_REQUIRED WORK_: Continue the blog entry about seeing doctors after a year of trying to conceive, starting after its final sentence.

_EXERCISE PASSAGE_:
Have no anxiety about anything, but in everything by prayer and supplication with thanksgiving let your requests be made known to God. Phillipians 4:6



Thursday, October 28, 2010

Time for a trip to the doctor....

So after a year of trying to conceive I decided to go see my OB/GYN to ask a few questions and get his opinion on our situation. He didn't seem concerned at all and actually told me to give it a couple of more months. He said that if I wasn't pregnant in 3 months to call and schedule an appointment with the infertility doctor. Wait a minute......the infertility doctor? Apparently, once you have tried to conceive naturally for one year with no luck you are considered infertile.

So, three months (and tons of tears) passed and we still weren't pregnant. I made the dreaded appointment with the infertility doctor. I was so nervous, anxious and excited about the appointment. The thought of what might be wrong was scaring me to death......but hoping that this would finally be the end of my "trying to conceive" journey was exciting. Boy was I wrong. It was only the beginning.

My first appointment was basically just a consultation with the nurse. She went over all the potential problems with couples who are having trouble getting pregnant. She seemed very optimistic for us because, after all, we had gotten pregnant before. The next appointment was just a bunch of bloodwork. I found out that I was no longer immune to whooping cough and had to get a vaccine......which meant we couldn't try for a month. (A month seems like a year when you are "ttc".) They also told me that my Estrogen seemed to be a little low. They said that was not a big deal and they would probably just start me on Clomid. I had heard of Clomid before and was sooooo excited about it. Everyone I talked to that had taken Clomid had gotten pregnant within 3 months. Yayyyy!!!!! It's finally going to happen. I will be pregnant in no time and this will all be behind me......

_INFORMATION_:
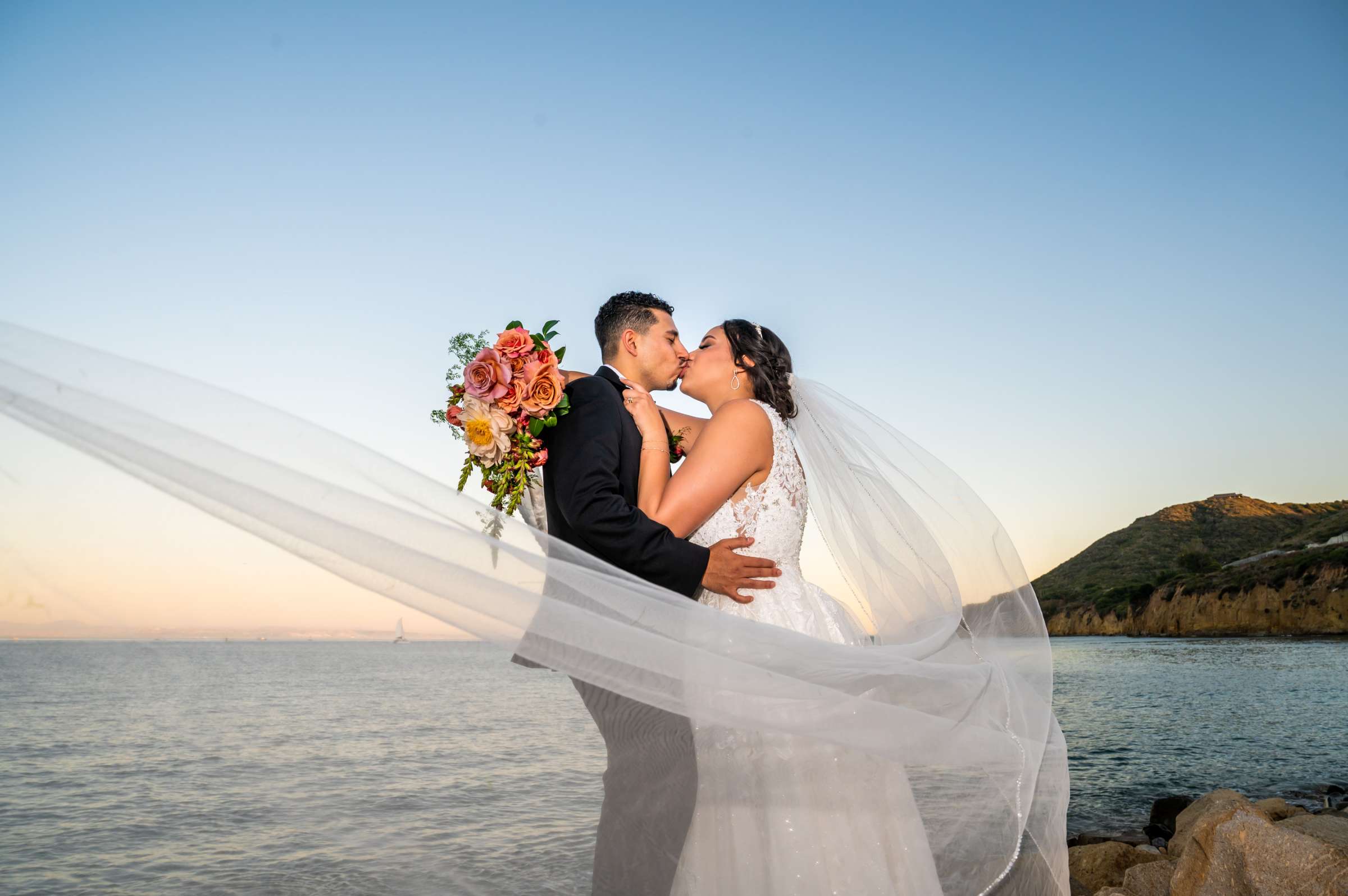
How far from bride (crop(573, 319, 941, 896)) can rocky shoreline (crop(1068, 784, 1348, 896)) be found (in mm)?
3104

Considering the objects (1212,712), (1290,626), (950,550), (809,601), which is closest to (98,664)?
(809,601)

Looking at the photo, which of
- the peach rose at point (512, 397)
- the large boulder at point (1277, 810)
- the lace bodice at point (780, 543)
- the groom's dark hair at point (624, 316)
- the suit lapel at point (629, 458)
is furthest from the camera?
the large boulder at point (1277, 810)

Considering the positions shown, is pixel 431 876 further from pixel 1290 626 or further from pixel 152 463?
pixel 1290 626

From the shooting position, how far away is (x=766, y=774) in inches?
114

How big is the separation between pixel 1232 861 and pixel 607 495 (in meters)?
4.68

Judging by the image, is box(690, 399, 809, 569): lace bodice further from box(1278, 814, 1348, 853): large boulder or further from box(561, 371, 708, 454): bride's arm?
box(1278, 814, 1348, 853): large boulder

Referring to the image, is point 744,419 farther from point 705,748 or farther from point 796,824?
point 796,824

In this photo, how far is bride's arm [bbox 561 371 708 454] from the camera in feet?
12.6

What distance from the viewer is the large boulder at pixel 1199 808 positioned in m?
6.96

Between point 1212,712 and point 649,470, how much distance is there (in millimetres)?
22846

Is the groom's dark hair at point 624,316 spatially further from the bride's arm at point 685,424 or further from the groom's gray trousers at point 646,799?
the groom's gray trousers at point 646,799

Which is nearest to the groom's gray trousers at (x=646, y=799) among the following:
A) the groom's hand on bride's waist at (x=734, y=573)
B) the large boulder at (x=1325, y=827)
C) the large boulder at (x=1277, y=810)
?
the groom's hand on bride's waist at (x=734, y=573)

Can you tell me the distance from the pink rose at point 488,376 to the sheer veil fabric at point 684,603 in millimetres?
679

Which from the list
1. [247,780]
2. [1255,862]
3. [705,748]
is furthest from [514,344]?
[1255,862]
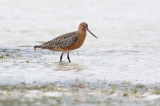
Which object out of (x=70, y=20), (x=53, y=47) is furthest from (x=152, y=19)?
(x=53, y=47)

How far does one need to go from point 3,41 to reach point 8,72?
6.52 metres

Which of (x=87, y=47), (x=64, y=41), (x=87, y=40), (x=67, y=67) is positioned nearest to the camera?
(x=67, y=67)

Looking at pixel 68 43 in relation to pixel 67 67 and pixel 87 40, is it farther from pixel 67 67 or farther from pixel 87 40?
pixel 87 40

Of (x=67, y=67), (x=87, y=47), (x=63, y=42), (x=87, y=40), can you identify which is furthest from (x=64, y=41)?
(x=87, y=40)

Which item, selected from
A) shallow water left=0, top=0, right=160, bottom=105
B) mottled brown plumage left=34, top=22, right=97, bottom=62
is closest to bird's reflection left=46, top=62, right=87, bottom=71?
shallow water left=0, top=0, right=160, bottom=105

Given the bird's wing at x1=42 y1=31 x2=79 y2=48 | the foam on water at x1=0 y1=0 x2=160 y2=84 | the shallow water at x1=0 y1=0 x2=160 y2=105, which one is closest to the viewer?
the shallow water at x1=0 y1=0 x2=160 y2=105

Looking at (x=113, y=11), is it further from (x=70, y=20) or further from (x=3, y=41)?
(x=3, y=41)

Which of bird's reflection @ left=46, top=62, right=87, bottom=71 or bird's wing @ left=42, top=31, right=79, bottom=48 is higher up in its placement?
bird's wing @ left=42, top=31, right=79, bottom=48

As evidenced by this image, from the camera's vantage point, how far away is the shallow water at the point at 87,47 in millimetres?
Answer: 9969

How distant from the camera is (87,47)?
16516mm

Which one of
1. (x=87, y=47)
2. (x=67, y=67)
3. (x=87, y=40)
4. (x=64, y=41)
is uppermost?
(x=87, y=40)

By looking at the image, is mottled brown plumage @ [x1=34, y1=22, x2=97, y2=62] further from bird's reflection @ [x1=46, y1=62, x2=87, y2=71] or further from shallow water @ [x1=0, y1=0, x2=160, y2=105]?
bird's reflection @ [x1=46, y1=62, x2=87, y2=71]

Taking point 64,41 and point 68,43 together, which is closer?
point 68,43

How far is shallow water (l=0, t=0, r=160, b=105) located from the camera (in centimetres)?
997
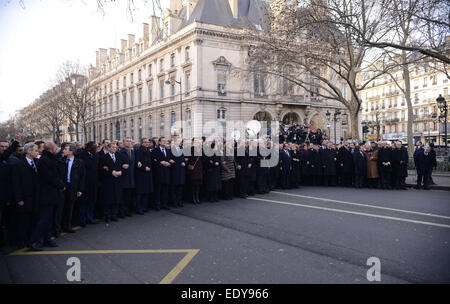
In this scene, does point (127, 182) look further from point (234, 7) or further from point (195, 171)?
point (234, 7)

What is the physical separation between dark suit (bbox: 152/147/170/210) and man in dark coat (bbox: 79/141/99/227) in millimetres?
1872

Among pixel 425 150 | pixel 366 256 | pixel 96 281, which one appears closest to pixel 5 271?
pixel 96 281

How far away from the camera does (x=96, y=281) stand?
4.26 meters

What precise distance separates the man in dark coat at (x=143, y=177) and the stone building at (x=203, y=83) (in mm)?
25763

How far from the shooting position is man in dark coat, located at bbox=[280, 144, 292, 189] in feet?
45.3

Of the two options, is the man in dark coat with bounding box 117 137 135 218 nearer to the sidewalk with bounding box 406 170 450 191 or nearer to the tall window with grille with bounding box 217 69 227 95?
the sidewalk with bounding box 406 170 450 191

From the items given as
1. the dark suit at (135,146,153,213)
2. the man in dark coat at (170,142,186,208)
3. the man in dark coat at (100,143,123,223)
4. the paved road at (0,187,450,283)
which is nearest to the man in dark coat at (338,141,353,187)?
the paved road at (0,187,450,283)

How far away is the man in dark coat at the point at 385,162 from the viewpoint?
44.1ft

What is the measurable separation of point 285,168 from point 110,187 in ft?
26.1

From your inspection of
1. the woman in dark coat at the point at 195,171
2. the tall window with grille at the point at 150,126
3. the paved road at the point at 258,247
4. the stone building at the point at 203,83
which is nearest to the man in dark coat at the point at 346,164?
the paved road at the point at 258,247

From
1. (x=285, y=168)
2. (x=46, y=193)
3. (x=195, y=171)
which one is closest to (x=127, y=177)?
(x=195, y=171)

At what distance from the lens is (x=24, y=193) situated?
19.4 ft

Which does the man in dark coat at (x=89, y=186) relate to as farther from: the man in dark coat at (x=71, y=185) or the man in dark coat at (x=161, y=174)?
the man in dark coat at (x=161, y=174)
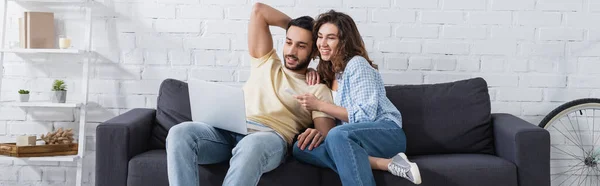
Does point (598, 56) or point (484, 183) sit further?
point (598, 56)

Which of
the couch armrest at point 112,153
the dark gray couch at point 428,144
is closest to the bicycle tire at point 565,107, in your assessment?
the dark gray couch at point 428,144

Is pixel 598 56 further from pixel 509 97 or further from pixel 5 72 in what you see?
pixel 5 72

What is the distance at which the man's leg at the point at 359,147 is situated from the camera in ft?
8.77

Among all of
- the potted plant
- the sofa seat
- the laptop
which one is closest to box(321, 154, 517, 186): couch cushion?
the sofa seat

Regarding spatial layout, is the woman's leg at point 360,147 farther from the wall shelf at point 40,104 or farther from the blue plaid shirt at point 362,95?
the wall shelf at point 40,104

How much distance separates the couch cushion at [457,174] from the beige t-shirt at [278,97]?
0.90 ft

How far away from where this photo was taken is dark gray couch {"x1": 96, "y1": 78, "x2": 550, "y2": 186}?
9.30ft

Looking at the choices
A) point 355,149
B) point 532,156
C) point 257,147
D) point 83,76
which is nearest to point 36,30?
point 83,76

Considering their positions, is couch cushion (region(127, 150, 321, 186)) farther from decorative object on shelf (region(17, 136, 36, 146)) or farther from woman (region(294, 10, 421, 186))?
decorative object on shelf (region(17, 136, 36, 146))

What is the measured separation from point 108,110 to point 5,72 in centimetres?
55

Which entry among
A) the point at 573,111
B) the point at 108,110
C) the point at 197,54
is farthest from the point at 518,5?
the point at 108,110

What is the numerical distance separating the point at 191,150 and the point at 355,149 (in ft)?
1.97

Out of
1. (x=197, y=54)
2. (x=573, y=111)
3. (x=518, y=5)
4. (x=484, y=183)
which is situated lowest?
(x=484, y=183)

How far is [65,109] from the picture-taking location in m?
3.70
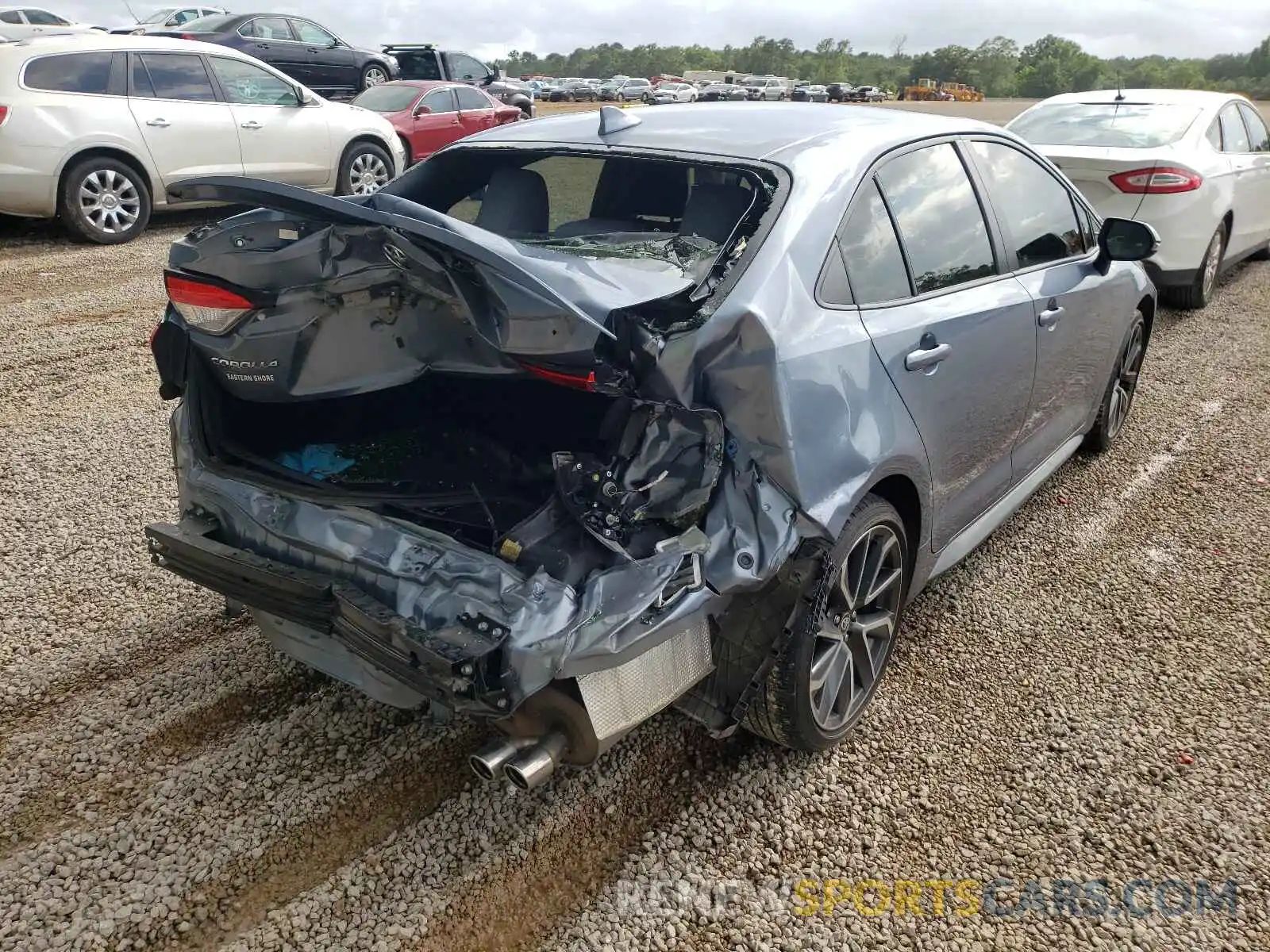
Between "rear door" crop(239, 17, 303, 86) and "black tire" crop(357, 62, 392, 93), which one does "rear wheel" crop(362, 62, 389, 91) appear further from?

_REPLY TO THE EXERCISE_:
I took Clomid for three months and even did an HCG shot with it the third month. Nothing.....except for the most horrible mood swings you could possibly imagine. I'm surprised my marriage didn't fall apart in the process. I never in a million years could have imagined the stress and strain that infertility could put on a marriage. This was supposed to be fun and exciting. But it turned into anger, jealousy, resentment, sadness, and depression. I finallly got to the point where I didn't want to talk to anyone, see anyone or do anything. I just wanted to sit at home by myself and cry. Everywhere I went I was surrounded by pregnant women. I couldn't get away from them. I had become a person that I never thought I could be.